Dans son rapport du 8 juillet 2019, la Cour des comptes restitue les travaux de son enquête. Elle y déplore de ne pas pouvoir pu évaluer l’impact scolaire des techniques numériques sur les résultats des élèves. Le rapport souligne par ailleurs que « l’évaluation des pratiques des enseignants et des effets sur les résultats des élèves est restreinte et tardive, dans un contexte de grande disparité du déploiement des moyens et des usages numériques ».
Un effort financier significatif depuis le vote de la loi de 2013.
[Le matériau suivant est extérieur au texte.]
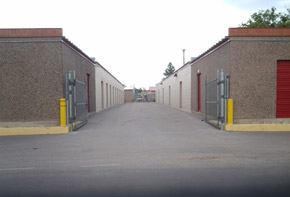 Learn about the features available at the self storage facility in Deming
« Les investissements publics en faveur du numérique éducatif ont beaucoup progressé sous l’action conjuguée des trois niveaux de collectivités, pour 2 milliards d’euros de 2013 à 2017, et de l’État, pour 300 millions d’euros sur la même période, alors que son engagement initial était annoncé à hauteur d’1 milliard d’euros ». L’effort dans ce secteur à été majoritairement porté par les départements : en effet, la dépense numérique pour les collèges a connu une augmentation de 53 % en cinq ans, atteignant un montant cumulé de 860 millions d’euros. Les communes et les écoles rurales y ont consacré 383 millions d’euros, soit une progression de dépenses de 135 %. Impliquées de plus longue date dans ces investissements, les régions, à travers l’équipement numérique des lycées notamment, portent un effort cumulé de 848 millions d’euros, soit une progression plus modérée de 21 % sur cette même période. Au delà de l’effort financier, le rapport déplore la méthode peu sélective des projets et des structures soutenus, « fondée sur le financement d’équipements individuels (pour les deux tiers des crédits de l’État) dans une logique d’appels à projet (…) qui s’est de fait traduite par une politique de guichet peu sélective ».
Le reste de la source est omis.